Inizia un’indagine che non porta a niente, la polizia non riuscirà a scoprire l’assassino di Andrea, ma Adriana non si dà pace, pensa a lui a tal punto che lo vede in vari luoghi della città con uno zainetto sulle spalle.

Una sera, durante una passeggiata, rivede il “fantasma” e finalmente gli fa confessare la sua identità. Non si tratta di Andrea, ma del presunto fratello gemello Luca.

Il filo della storia si dipana tra erotismo, mistero e ricordo. Mentre Luca si fa spazio prepotentemente nella vita di Adriana, ciò che la tormenta è soprattutto il passato: l’assassinio del padre, la tragica fine della madre, l’ambigua figura della zia, che mentre racconta la sua giovinezza risente le voci e le risate di chi non c’è più.

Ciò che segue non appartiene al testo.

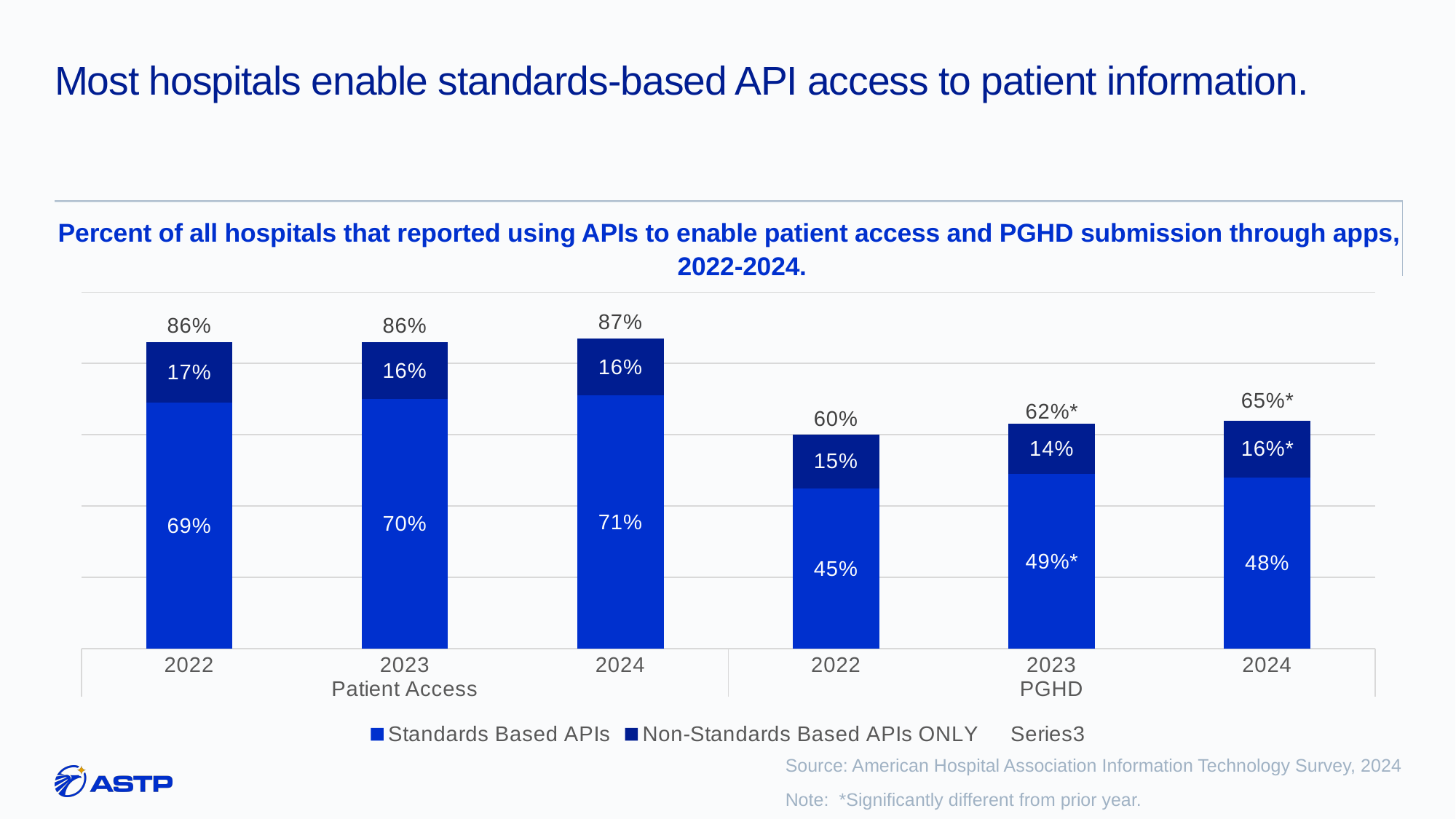
What is the Non-Standards Based APIs ONLY value for PGHD in 2022? 15% How many series does the legend list? 3 Which is larger: the Standards Based APIs value for PGHD in 2023 or in 2024? 2023 Which year has the lowest total for PGHD? 2022 Which year has the highest total for Patient Access? 2024 What is the total percent of hospitals using APIs for Patient Access in 2022? 86% What percent of hospitals reported using Standards Based APIs for Patient Access in 2024? 71% Do the PGHD totals rise or fall from 2022 to 2024? Rise What kind of chart is shown on the slide? Stacked bar chart How many bars are plotted in the chart? 6 What is the difference between the Standards Based APIs value for Patient Access in 2024 and for PGHD in 2024? 23 percentage points What is the total percent of hospitals using APIs for PGHD submission in 2024? 65%*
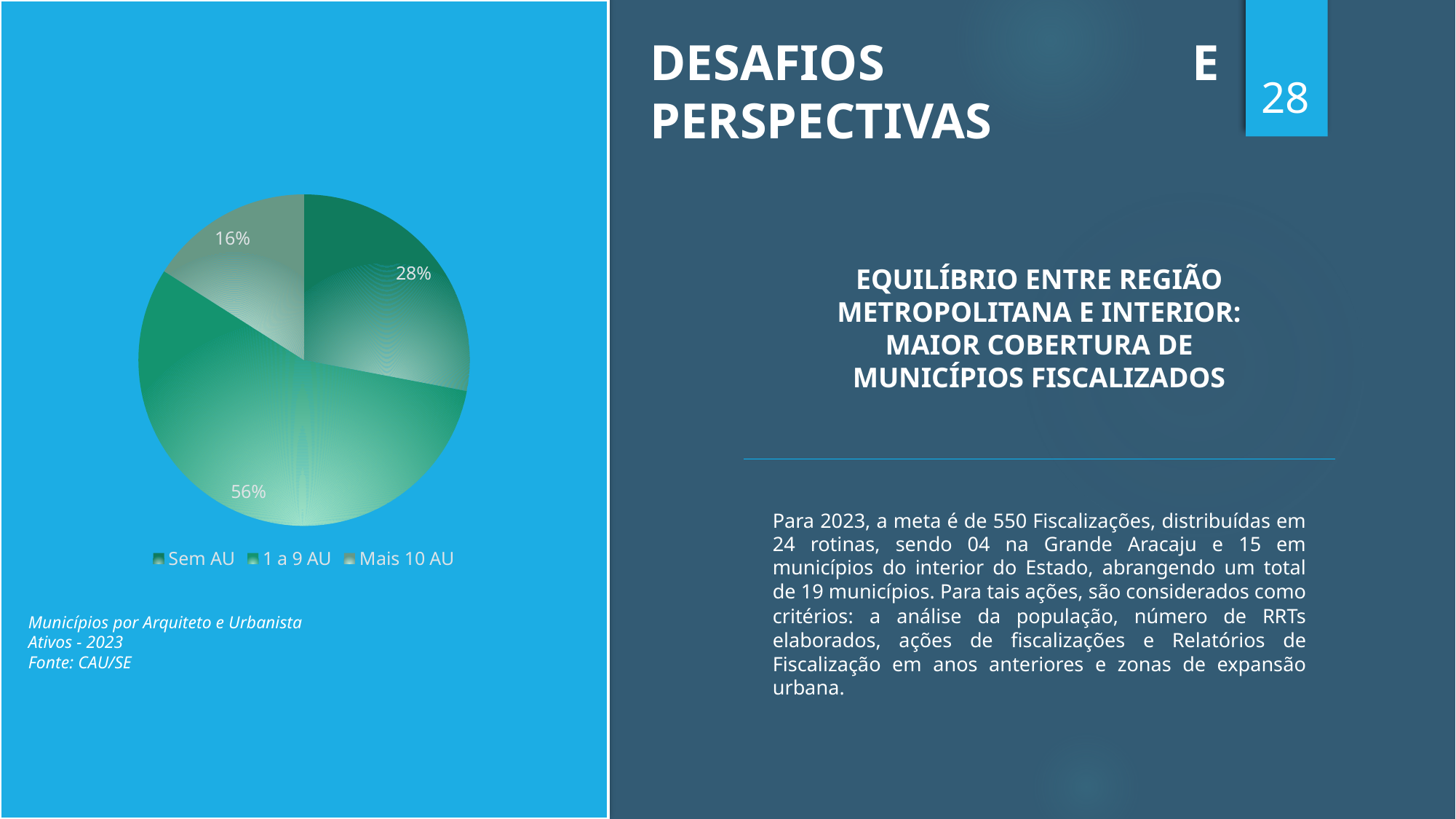
What kind of chart is shown on the slide? pie chart How many entries does the chart legend list? 3 Which is larger, the "Sem AU" slice or the "Mais 10 AU" slice? Sem AU What share of the pie does the "Mais 10 AU" slice represent? 16% What is the difference in percentage points between the "Sem AU" slice and the "Mais 10 AU" slice? 12 Which category has the smallest slice of the pie? Mais 10 AU How many slices does the pie chart have? 3 Which category has the largest slice of the pie? 1 a 9 AU What share of the pie does the "1 a 9 AU" slice represent? 56% What is the difference in percentage points between the "1 a 9 AU" slice and the "Sem AU" slice? 28 What source is cited for the chart data? CAU/SE What share of the pie does the "Sem AU" slice represent? 28%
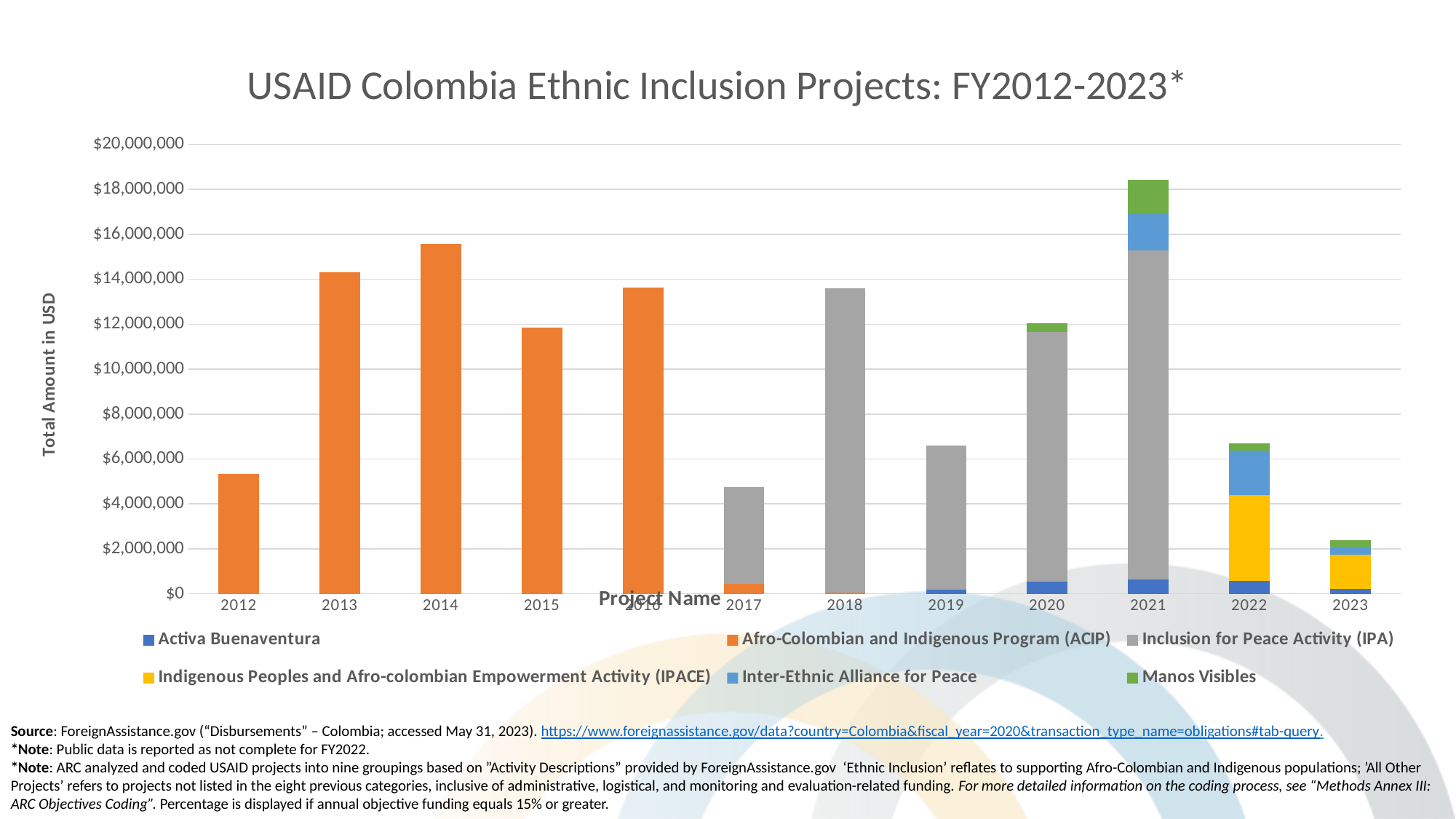
Is the total for 2014 greater or less than $14,000,000? greater What is the title of the chart? USAID Colombia Ethnic Inclusion Projects: FY2012-2023* Which year has the lowest total bar? 2023 Which year has the larger total, 2013 or 2014? 2014 How many fiscal years are shown on the x axis? 12 Which year has the highest total bar? 2021 Is the total for 2012 greater or less than $6,000,000? less What is the label of the y axis? Total Amount in USD How many series does the legend list? 6 Do the totals rise or fall from 2021 to 2023? fall What kind of chart is shown on the slide? Stacked bar chart Which year has the larger total, 2012 or 2017? 2012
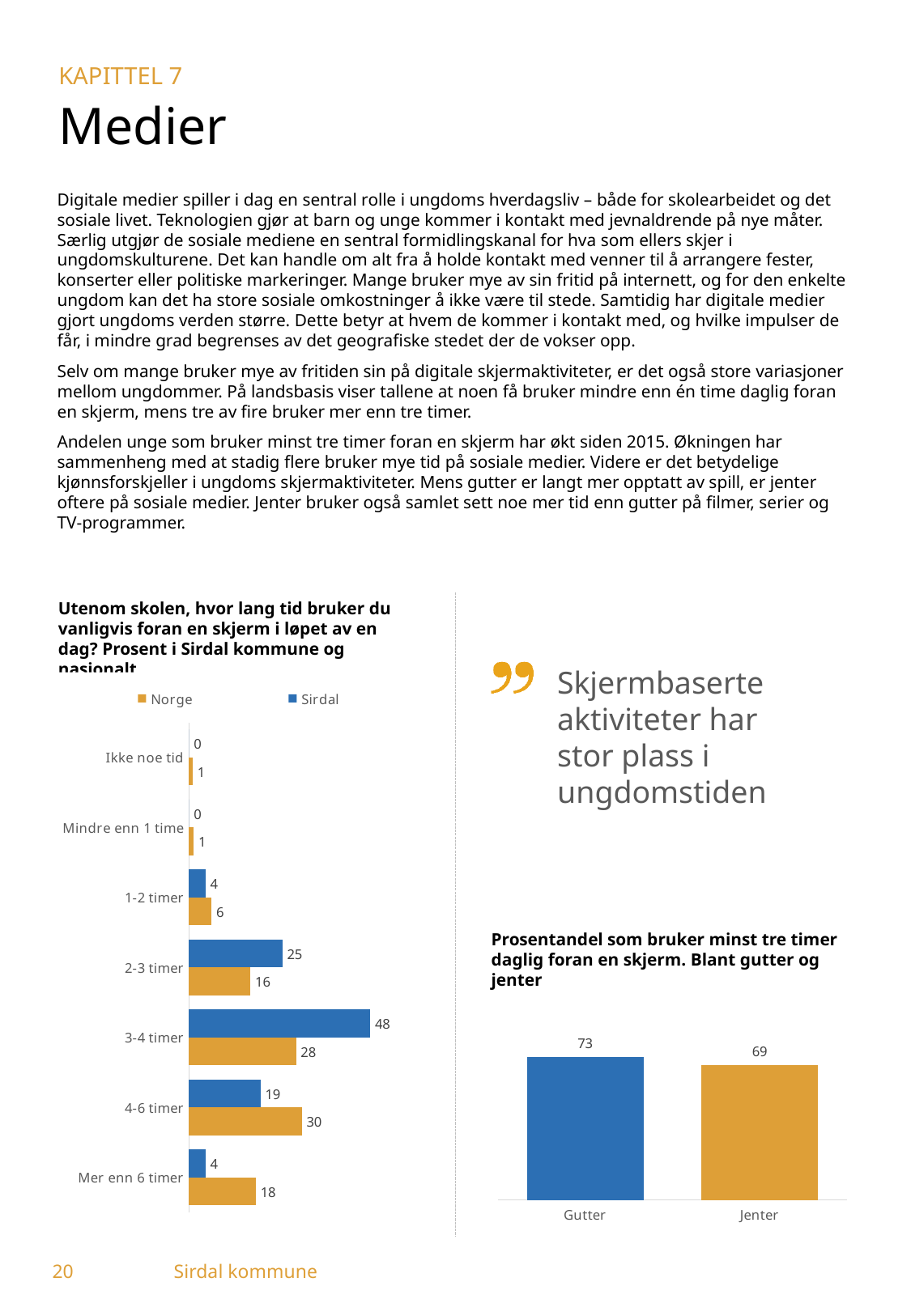
In the left chart (screen time per day), how many categories are shown? 7 In the right chart (share using at least three hours daily), what is the value for Gutter? 73 What kind of chart is the right chart (share using at least three hours daily)? Bar chart In the left chart (screen time per day), what is the value for Sirdal in the '3-4 timer' category? 48 In the left chart (screen time per day), what is the value for Norge in the '4-6 timer' category? 30 In the left chart (screen time per day), which category has the highest value for Norge? 4-6 timer In the left chart (screen time per day), which category has the highest value for Sirdal? 3-4 timer In the left chart (screen time per day), how many series does the legend list? 2 In the left chart (screen time per day), what is the difference between Sirdal and Norge in the '2-3 timer' category? 9 In the left chart (screen time per day), what is the value for Norge in the 'Mer enn 6 timer' category? 18 In the right chart (share using at least three hours daily), what is the difference between Gutter and Jenter? 4 In the left chart (screen time per day), which is larger in the 'Mer enn 6 timer' category, Sirdal or Norge? Norge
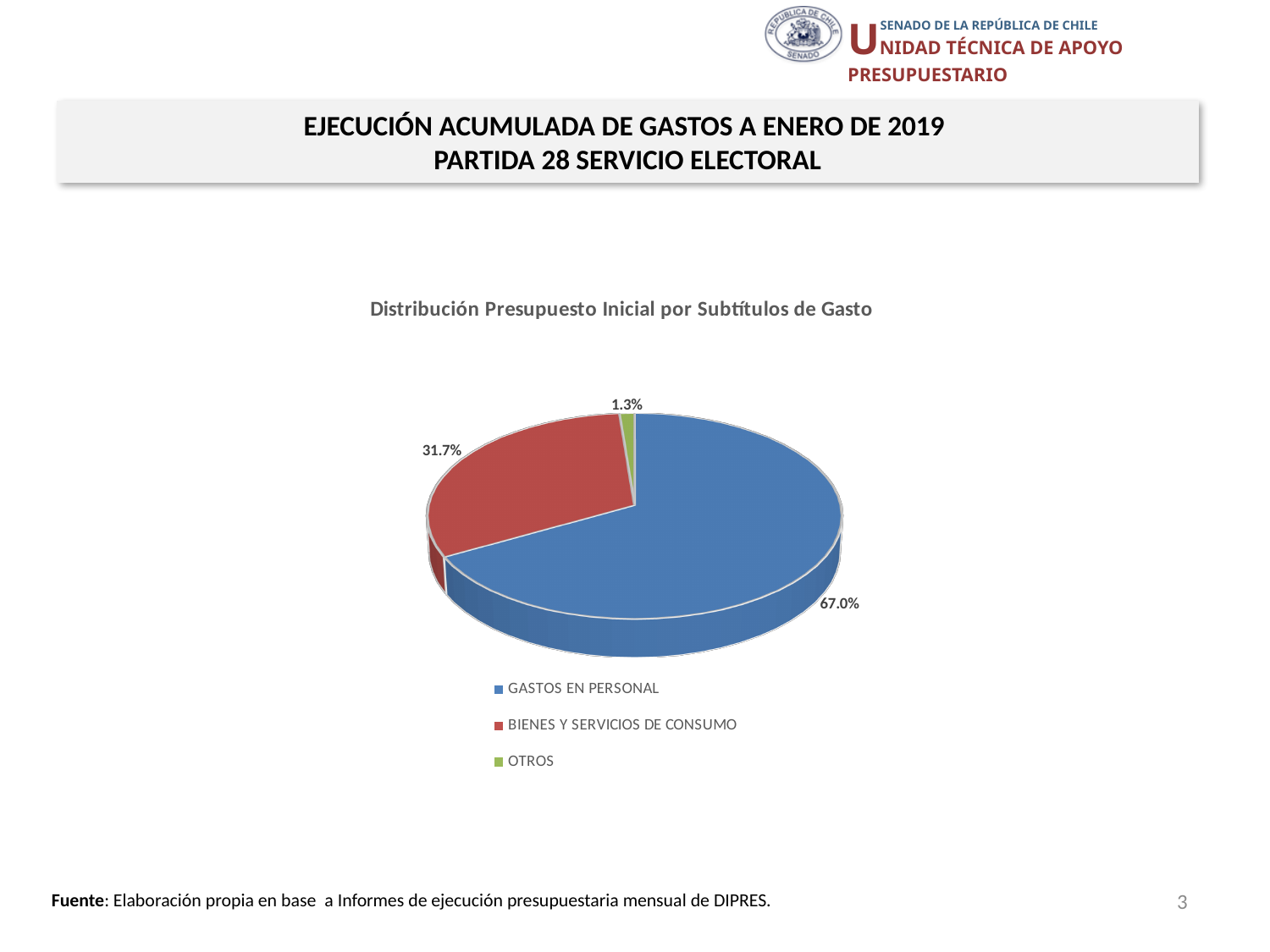
What is the title of the chart? Distribución Presupuesto Inicial por Subtítulos de Gasto What kind of chart is shown on the slide? pie chart Is the share for GASTOS EN PERSONAL greater or less than 50%? greater Which category has the largest slice of the pie? GASTOS EN PERSONAL What share of the pie does OTROS represent? 1.3% What share of the pie does BIENES Y SERVICIOS DE CONSUMO represent? 31.7% Which category has the smallest slice of the pie? OTROS How many categories does the pie chart show? 3 What colour is the slice for BIENES Y SERVICIOS DE CONSUMO? red What is the difference in percentage points between GASTOS EN PERSONAL and BIENES Y SERVICIOS DE CONSUMO? 35.3 percentage points Which is larger, the share for BIENES Y SERVICIOS DE CONSUMO or the share for OTROS? BIENES Y SERVICIOS DE CONSUMO What share of the pie does GASTOS EN PERSONAL represent? 67.0%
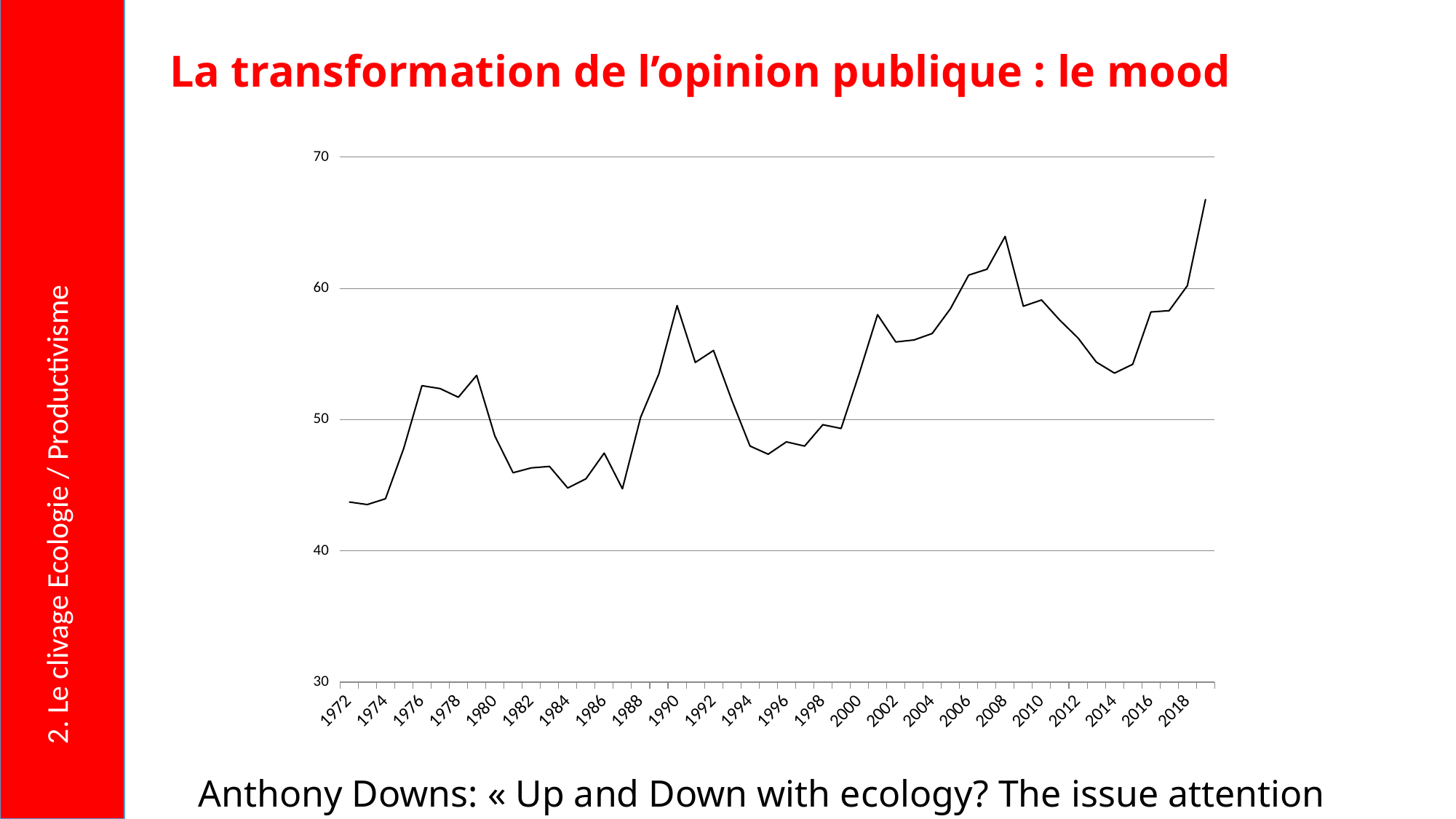
Is the value for 1990 greater or less than 50? greater Which year has the larger value, 1980 or 1990? 1990 Is the value for 1994 greater or less than 50? less In which year does the line reach its highest value? 2019 Is the value for 2014 greater or less than 60? less Overall, does the line rise or fall from 1972 to 2019? rise What kind of chart is shown on the slide? line chart Does the line rise or fall between 2008 and 2014? fall What is the highest value shown on the y axis? 70 Which year has the larger value, 1994 or 2004? 2004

Ma la vera protagonista è Napoli: piazza del Gesù, i decumani, l’Ospedale degli Incurabili, la Cappella del Principe di San Severo e naturalmente il mare sono lo sfondo su cui si muovono i personaggi. Anche i misteriosi numeri che una mano non precisata ha tracciato su uno specchio si riferiscono alla città.

Ferzan Özpetek, cimentandosi per la prima volta in un thriller, spiazza il pubblico con questa torbida storia dal finale aperto, ma la colonna sonora, l’attenzione al dettaglio e la sottile linea che divide vivi e morti fanno risaltare il suo inconfondibile tratto stilistico.

Luca esiste o è solo una proiezione mentale di Adriana? Probabilmente non importa, d’altronde la città della sirena Partenope è tutta un mistero.

Nel 1753 Giuseppe Sammartino realizzò il Cristo velato per Raimondo di Sangro, alchimista e massone. Racconta la leggenda che il committente fece accecare l’artista per impedirgli di ricreare un pezzo simile a quello. Molti credettero che il velo fosse il risultato di un processo alchemico di “marmorizzazione”, altri che la scultura simboleggiasse la scienza che svela le realtà più nascoste.

Nessuno può affermare con certezza qual è la verità e non lo fa Özpetek; la Napoli che ci presenta rimarrà nascosta dietro un velo di leggenda.